President Bill Clinton named Garland to the D.C. Circuit Court in 1997 and he was confirmed by a bipartisan vote in the Senate.
“Fidelity to the constitution and the law has been the cornerstone of my professional life and it is the hallmark of the kind of judge I have tried to be for the past 18 years,” Garland said Tuesday in the Rose Garden. “If the Senate sees fit to confirm me to the position for which I have been nominated today, I promise to continue on that course. Mr. president, it’s a great privilege to be nominated by a fellow Chicagoan.”
In the D.C. vs. Heller gun case, which eventually made it to the Supreme Court, a three-judge panel of the D.C. Circuit struck down most of the Washington, D.C., handgun ban. However, Garland joined Judge David Tatel in voting to have the full court reconsider the decision. Garland and Tatel were on the losing side when the Supreme Court recognized the individual right to bear arms in the Heller case and struck down the district’s ban.
“There is no freedom more fundamental than the right to defend one’s life and family,” said Erich Pratt, executive director of the Gun Owners of America. “The Heller and McDonald decisions are hanging by a thread, as both were decided by 5-4 majorities.
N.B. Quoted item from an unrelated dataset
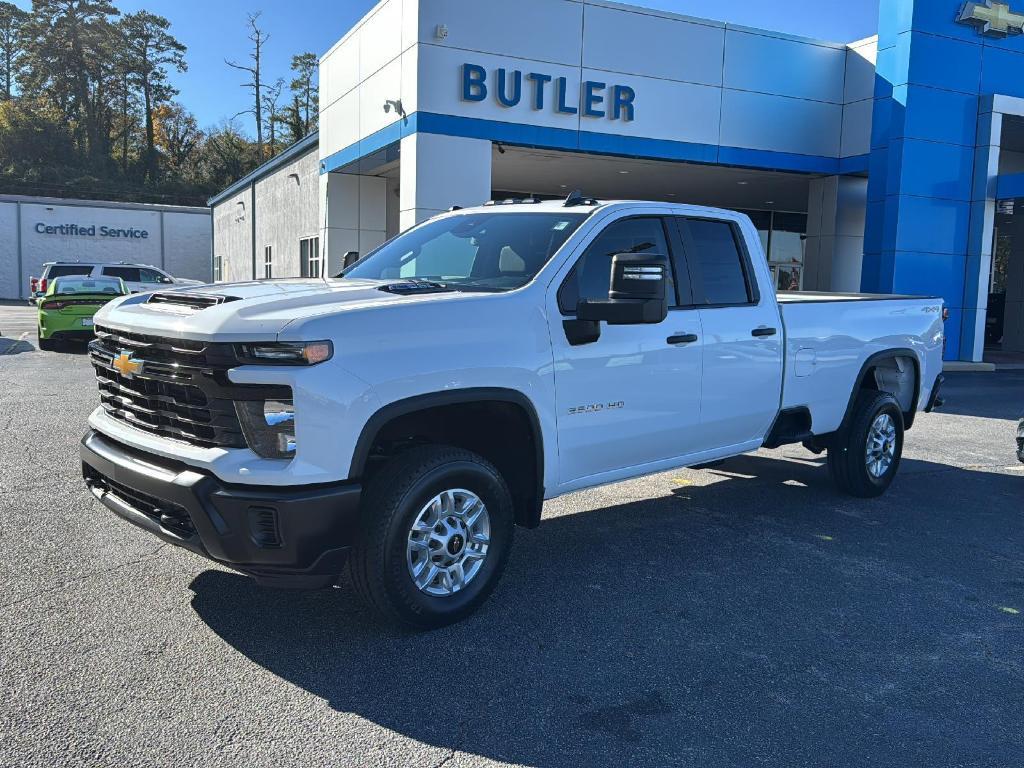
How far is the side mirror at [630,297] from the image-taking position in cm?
419

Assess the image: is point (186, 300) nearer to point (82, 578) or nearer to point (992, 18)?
point (82, 578)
If Garland were confirmed, we can expect to see more gun registration, more gun bans, more limitations on ammunition, and all of it would be approved by the Supreme Court.”
In a National Review piece, Carrie Severino, chief counsel for the Judicial Crisis Network, also wrote about Garland voting to uphold an executive action by President Clinton to establish what some considered a de facto gun registration requirement.
But Garland has a long record, and, among other things, it leads to the conclusion that he would vote to reverse one of Justice Scalia’s most important opinions, D.C. vs. Heller, which affirmed that the Second Amendment confers an individual right to keep and bear arms. Back in 2007, Judge Garland voted to undo a D.C. Circuit court decision striking down one of the most restrictive gun laws in the nation. The liberal District of Columbia government had passed a ban on individual handgun possession, which even prohibited guns kept in one’s own house for self-defense. A three-judge panel struck down the ban, but Judge Garland wanted to reconsider that ruling. He voted with Judge David Tatel, one of the most liberal judges on that court. As Dave Kopel observed at the time, the “[t]he Tatel and Garland votes were no surprise, since they had earlier signaled their strong hostility to gun owner rights” in a previous case. Had Garland and Tatel won that vote, there’s a good chance that the Supreme Court wouldn’t have had a chance to protect the individual right to bear arms for several more years …Garland thought all of these regulations were legal, which tells us two things. First, it tells us that he has a very liberal view of gun rights, since he apparently wanted to undo a key court victory protecting them. Second, it tells us that he’s willing to uphold executive actions that violate the rights of gun owners. That’s not so moderate, is it?
Garland does have a somewhat centrist record, siding with the Bush administration in a key terror case. In 2003, he joined an opinion on the D.C. Circuit prohibiting Guantanamo Bay prisoners from challenging their detention from appealing in civilian courts. The Supreme Court, in 2008, overturned this ruling in the case of Rasul v. Bush.
Data curated by InsideGov
Senate Majority Leader Mitch McConnell (R-Ky.) said the choice should be up to the voters, and without speaking no ill of Garland, said: “This is not about the person. It is about the principle.”
Obama said he is doing his job in nominating a justice and called on the Senate and insisted that Republicans in the Senate give Garland a hearing and a vote.
“Presidents don’t stop working in the final year of their term,” Obama said. “Neither should a Senator.”